* TEXT

=== Begin Enclosure ===

A Google-developed AI that was capable of identifying cases of diabetic retinopathy (DR) with 90 percent accuracy in the testing laboratory has turned out to be much less useful in clinics and hospitals.

In laboratory settings, the AI designed by Google Health performed at the equivalent level of a medical ‘specialist,’ but in testing at 11 clinics in Thailand between November 2018 and August 2019, it was substantially less effective.

The main challenge for researchers was the quality of images being fed to Google’s AI, with 21 percent of the 1,838 photographs taken of patients graded as too low in quality to be processed because of inadequate lighting or unreliable photographic ability of the local clinic workers.

Google Health tested an AI designed to identify diabetic retinopathy at 11 clinics in Thailand, where it performed well below the 90 percent accuracy rating it had in the lab

Another challenge was slow internet speeds, which made the process of uploading and processing images time consuming.

One clinic worker estimating they could only screen around 10 patients in a two hour window, according to a report in Newsweek.

=== End Enclosure ===

* QUESTIONS
1 – According to the article on Google's diabetic retinopathy AI, why were some patient photographs graded as too low in quality to be processed?
2 – In the article on Google's diabetic retinopathy AI, between which months was the AI tested at clinics in Thailand?
3 – Write the next part of the article on Google's diabetic retinopathy AI, starting after its final sentence.

* PROVIDED MATERIAL

=== Begin Enclosure ===

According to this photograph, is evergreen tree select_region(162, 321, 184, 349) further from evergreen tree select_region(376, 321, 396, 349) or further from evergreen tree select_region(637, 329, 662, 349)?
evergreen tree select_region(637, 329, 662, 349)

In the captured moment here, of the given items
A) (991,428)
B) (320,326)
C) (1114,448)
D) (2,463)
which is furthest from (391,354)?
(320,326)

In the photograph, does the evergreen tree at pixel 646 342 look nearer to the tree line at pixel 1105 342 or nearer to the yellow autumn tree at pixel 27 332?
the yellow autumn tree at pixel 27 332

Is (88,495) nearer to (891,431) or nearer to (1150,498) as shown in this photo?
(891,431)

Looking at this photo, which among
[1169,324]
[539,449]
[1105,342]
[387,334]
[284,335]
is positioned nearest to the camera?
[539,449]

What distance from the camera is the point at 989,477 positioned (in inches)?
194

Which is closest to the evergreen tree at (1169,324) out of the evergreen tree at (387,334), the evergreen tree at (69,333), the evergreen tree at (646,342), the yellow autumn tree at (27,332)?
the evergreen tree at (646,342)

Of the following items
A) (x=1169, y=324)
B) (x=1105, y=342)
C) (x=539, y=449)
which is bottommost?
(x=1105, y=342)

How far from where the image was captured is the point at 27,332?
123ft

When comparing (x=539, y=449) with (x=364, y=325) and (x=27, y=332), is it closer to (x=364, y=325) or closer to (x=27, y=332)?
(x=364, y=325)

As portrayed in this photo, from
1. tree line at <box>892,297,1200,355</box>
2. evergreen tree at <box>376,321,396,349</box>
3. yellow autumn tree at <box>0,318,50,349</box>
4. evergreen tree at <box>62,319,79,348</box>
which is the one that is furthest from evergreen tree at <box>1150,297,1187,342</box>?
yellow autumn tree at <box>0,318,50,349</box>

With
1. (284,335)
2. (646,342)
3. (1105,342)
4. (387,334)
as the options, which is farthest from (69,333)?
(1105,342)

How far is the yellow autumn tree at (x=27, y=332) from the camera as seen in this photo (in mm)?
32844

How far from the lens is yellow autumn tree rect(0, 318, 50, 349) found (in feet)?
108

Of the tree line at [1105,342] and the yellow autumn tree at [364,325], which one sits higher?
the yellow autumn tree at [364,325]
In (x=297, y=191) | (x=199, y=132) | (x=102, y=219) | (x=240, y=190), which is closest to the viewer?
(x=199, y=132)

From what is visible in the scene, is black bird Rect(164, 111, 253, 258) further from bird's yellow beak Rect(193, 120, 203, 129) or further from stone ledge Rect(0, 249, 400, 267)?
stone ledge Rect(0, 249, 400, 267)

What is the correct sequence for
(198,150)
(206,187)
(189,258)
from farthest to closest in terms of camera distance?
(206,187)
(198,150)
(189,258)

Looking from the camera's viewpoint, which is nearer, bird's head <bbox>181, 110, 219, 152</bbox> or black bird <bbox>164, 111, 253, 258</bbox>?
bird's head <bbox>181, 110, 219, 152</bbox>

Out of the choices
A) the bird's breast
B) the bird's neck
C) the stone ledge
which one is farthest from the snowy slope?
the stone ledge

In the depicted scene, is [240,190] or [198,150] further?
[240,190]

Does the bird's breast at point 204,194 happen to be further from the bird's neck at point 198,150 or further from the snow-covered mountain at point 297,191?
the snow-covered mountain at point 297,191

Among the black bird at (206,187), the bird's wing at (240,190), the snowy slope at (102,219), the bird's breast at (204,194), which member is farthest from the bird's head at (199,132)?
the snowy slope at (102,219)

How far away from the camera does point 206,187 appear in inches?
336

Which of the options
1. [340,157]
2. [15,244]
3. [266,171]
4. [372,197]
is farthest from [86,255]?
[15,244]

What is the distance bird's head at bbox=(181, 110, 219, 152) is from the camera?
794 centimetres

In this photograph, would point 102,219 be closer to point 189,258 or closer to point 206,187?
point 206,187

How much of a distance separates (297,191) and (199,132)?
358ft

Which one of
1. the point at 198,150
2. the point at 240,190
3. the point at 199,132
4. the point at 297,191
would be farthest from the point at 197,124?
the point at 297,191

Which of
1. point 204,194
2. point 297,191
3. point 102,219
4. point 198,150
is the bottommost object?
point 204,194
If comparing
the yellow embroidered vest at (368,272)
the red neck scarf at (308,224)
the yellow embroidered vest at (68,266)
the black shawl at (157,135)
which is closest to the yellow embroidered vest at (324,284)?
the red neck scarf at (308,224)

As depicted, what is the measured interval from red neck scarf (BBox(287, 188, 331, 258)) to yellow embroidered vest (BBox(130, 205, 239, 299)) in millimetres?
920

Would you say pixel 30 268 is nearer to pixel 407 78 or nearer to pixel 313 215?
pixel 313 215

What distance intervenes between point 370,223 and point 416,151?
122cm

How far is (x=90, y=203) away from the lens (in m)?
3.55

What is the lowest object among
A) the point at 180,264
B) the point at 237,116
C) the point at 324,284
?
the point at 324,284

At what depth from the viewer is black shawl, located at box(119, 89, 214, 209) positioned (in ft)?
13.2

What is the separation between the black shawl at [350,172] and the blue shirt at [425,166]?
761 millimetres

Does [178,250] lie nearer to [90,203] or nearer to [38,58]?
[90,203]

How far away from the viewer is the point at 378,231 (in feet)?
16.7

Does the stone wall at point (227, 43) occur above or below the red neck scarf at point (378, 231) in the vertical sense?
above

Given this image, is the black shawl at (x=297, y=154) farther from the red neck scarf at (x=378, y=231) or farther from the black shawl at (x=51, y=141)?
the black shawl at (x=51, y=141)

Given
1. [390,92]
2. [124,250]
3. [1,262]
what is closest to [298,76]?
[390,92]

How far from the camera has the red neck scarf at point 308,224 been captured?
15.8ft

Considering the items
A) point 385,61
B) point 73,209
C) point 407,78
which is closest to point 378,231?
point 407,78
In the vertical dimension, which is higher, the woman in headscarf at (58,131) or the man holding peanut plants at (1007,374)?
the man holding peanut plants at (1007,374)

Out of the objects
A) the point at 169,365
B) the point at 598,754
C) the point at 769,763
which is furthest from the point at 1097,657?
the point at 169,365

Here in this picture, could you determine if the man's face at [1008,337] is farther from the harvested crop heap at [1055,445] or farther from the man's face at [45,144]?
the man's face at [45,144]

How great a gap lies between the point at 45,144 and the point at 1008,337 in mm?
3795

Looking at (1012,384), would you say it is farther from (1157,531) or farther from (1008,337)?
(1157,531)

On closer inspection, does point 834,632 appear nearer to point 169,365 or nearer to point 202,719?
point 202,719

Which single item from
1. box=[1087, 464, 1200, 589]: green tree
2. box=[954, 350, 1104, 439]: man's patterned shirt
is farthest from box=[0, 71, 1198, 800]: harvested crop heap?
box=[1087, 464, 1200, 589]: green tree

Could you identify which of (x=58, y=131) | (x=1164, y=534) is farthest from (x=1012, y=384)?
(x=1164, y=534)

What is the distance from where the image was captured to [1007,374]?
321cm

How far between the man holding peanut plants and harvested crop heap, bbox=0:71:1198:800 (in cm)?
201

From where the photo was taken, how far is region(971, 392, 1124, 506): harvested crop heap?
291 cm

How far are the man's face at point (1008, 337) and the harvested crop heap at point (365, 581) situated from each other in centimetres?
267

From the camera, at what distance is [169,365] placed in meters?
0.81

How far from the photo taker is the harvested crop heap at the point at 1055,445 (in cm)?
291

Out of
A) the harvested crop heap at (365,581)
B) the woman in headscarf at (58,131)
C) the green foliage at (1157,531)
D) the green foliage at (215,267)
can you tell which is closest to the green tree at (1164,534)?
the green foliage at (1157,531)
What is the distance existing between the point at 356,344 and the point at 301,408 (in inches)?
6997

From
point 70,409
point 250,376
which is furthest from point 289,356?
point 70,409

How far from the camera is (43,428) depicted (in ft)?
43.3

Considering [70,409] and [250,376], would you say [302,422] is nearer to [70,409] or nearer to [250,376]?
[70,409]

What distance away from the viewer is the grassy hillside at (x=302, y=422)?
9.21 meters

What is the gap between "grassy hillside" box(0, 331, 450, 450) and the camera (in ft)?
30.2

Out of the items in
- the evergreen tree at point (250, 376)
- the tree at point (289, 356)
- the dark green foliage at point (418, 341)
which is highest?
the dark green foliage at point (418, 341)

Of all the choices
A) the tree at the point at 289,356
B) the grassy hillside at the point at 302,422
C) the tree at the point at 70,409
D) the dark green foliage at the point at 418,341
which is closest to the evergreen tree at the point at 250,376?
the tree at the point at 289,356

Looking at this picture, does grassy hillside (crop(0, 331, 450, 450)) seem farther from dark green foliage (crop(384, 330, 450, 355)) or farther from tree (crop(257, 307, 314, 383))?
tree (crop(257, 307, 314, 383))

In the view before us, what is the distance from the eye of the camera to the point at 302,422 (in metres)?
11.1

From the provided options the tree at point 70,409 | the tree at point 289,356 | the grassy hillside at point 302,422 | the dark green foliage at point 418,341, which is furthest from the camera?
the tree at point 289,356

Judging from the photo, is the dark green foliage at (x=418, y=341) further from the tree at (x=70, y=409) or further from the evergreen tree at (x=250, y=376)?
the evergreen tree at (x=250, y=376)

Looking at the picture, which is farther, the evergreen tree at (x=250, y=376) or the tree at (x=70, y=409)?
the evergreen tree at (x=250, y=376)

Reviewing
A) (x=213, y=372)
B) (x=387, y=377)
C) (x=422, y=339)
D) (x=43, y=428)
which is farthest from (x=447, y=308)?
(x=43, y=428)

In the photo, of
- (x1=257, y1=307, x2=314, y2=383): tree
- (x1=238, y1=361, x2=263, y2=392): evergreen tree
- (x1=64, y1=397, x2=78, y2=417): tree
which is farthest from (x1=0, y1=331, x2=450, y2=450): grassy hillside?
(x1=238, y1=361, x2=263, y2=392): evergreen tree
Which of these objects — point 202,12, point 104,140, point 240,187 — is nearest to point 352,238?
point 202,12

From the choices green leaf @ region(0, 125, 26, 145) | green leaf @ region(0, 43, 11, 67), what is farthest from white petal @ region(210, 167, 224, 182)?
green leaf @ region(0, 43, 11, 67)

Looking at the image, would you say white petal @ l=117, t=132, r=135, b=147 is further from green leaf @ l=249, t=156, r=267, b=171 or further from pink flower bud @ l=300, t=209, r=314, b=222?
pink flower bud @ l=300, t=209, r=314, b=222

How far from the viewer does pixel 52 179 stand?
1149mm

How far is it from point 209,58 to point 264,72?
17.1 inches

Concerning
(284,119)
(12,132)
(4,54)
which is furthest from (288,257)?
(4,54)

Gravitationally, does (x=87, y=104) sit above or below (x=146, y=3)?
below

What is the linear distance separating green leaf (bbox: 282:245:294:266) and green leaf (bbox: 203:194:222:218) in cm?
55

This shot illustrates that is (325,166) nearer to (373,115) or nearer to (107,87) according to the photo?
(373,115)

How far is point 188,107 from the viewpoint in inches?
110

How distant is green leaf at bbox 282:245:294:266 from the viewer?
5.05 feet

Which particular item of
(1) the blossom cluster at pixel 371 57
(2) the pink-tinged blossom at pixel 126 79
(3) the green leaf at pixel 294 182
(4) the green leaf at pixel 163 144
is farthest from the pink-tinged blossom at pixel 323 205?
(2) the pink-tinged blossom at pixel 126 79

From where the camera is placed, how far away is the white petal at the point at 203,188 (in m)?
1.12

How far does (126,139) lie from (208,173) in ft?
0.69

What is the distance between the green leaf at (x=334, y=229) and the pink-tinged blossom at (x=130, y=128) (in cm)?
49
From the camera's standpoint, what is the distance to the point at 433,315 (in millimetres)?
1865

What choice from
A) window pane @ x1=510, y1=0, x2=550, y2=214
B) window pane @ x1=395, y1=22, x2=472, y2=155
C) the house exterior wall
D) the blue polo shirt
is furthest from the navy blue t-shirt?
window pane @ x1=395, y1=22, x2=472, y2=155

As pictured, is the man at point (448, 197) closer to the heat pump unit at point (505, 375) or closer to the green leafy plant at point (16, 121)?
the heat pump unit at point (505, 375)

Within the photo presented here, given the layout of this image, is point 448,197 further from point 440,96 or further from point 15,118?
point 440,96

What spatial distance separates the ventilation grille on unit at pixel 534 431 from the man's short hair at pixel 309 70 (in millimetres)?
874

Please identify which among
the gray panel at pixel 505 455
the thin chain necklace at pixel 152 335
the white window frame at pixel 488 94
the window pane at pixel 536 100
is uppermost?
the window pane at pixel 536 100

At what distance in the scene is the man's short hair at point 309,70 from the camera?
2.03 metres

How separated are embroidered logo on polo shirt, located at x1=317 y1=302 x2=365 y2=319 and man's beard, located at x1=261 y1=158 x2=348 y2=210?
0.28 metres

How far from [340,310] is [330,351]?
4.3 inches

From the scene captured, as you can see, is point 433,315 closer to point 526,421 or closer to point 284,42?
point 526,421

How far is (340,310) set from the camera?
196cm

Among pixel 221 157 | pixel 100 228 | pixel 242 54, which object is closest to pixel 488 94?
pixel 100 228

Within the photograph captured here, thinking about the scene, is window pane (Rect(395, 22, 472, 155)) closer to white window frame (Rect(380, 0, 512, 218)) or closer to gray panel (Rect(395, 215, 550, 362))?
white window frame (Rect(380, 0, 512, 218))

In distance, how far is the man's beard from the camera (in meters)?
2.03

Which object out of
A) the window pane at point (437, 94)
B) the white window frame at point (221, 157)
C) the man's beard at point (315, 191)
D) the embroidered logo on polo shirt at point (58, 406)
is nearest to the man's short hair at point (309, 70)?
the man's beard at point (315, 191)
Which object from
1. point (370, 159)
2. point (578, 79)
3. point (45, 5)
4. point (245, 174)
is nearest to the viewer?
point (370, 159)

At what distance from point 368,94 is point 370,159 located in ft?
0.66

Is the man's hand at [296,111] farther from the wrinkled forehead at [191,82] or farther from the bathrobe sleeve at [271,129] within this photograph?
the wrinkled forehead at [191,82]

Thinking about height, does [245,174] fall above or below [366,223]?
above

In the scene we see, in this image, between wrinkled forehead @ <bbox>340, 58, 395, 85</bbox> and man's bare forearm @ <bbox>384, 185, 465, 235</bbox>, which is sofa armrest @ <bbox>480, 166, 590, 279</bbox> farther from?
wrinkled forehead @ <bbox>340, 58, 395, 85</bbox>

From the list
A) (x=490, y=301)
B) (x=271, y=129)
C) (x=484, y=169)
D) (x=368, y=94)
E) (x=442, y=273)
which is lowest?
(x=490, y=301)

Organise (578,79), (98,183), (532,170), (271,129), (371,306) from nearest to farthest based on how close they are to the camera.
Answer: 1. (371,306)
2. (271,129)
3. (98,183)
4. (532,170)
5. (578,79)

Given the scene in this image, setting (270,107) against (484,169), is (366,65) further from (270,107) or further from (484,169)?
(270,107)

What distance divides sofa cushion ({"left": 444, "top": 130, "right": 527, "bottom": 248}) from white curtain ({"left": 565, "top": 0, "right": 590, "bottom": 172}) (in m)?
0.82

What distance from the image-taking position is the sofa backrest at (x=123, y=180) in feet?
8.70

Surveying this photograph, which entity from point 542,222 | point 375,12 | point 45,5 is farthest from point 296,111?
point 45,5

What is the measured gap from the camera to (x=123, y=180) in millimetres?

=== End Enclosure ===

* RESPONSES TO THE EXERCISE
1 – They had inadequate lighting, or the local clinic workers who took them had unreliable photographic ability.

2 – Between November 2018 and August 2019.

3 –
‘Poor lighting conditions had always been a factor for nurses taking photos, but only through using the deep learning system did it present a real problem, leading to ungradable images and user frustration,’ the team wrote in a summary of their testing.

‘Despite being designed to reduce the time needed for patients to receive care, the deployment of the system occasionally caused unnecessary delays for patients.’ 

In addition to the technical challenges, the researchers discovered a number of cultural hurdles, including the fact that patients who opted into the study and would potentially be diagnosed would have to travel to far away specialists at significant cost to the patient’s family.

Diabetic retinopathy is a condition caused by bleeding or swelling in the eye caused by high blood pressure. It’s usually diagnosed by having a clinic worker take a photograph, then sending it to a specialist, a process that can take up to 10 weeks

Because of the unreliability of the tech and the potential burden of traveling for further follow-up care, the team found that many nurses had begin recommending patients not use the AI method at all.

‘Patients had to consider their means and desire to be potentially referred to a far-away hospital,’ the team wrote.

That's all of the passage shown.